Пьер сделал паузу. В зал вошел еще один посетитель, лысоватый бизнесмен в тесноватом костюме, и тут же, словно из ниоткуда, появился, чтобы заняться его ботинками, угрюмый парень. Бизнесмен тяжело дышал. Пьер глянул на коллегу. Крикнул: «Позвони Рахулу насчет графика на следующую неделю. Я не смогу – у меня завтра выходной». Затем он протер мои ботинки сухой ветошью и взял длиннющую, футовой длины щетку.
«На куафера я выучился прямо здесь. Тогда наш дом был на Моттстрит, между Мотт и Хестер. Там было много ирландцев, и итальянцы тоже появились, попозже, и черные тоже, и все шли в услужение. Тогда дома были большие, и многим требовалась прислуга. Да, некоторые работали в ужасных условиях, знаю, в нечеловеческих условиях. Но это смотря в какую семью попадешь. Потерять месье Берара было для меня как потерять родного брата. Конечно, он сам бы так не сказал, но он выучил меня грамоте. С людьми он иногда держался холодно, но бессердечным человеком не был, и я благодарю Бога: Господь уберег меня от несправедливостей, которые затянулись бы надолго. До нас доходили слухи о том, как всё плохо, сколько народу казнили Букман и его армия, и мы понимали: нам еще повезло, что удалось сбежать. Террор Бонапарта и террор Букмана: жертвы не видели между ними разницы.

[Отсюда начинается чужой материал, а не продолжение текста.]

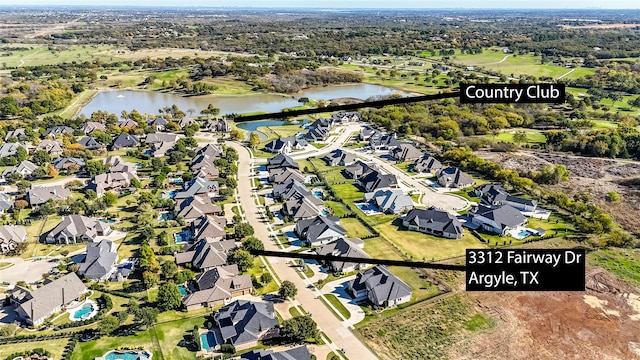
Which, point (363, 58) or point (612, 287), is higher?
point (363, 58)

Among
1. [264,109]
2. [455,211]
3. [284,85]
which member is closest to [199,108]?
[264,109]

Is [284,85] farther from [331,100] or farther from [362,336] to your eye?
[362,336]

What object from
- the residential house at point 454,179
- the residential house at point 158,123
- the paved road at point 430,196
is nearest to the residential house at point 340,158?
the paved road at point 430,196

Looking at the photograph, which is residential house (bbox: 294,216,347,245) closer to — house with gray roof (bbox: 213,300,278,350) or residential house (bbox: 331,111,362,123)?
house with gray roof (bbox: 213,300,278,350)

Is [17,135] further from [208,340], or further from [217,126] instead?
[208,340]

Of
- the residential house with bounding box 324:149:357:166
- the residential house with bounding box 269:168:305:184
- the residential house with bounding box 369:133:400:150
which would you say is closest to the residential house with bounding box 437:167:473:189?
the residential house with bounding box 324:149:357:166

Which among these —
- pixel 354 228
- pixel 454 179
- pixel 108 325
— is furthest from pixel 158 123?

Когда месье Берар умер, я мог бы просто уйти, но пришлось остаться там работать, ведь мадам Берар во мне нуждалась. Они были выше, мы ниже, но это воистину была семья, подобная семье Божией, о которой говорит апостол, где каждая из частей играет свою роль. Голова не главней ноги. Вот в чем истина. Благодаря доброте мадам Берар я занялся ремеслом куафера, как я уже говорил, и бывал в домах и квартирах многих известнейших в городе дам, стольких, что не перечесть, и получал деньги за свои услуги. Иногда я ездил к заказчицам далеко, даже на Бронкову речку [25]
, и мне никто не чинил помех. Так я заработал достаточно, чтобы выкупить свою сестру Розали на волю, и вскоре она вышла замуж, и Бог дал ей красавицу-дочь. Мы назвали ее Юфемия. Со временем денег у меня накопилось столько, что я мог бы и себя выкупить, но вольная жизнь в этом доме и в этой семье мне нравилась больше, чем вольная жизнь без этого дома и этой семьи. Служа мадам Берар, я служил Господу. То, что я повстречал Жюльет, мою любимую жену, царство ей небесное, ничего не меняло. Я был согласен терпеливо ждать. Вижу по вашему лицу: вам не очень-то легко, да, нелегко вам, совсем молодым, понять такие вещи. Мне был сорок один год, когда мадам Берар умерла, и я оплакивал ее так, как раньше оплакивал ее супруга, и только потом стал налаживать жизнь на воле за стенами ее дома.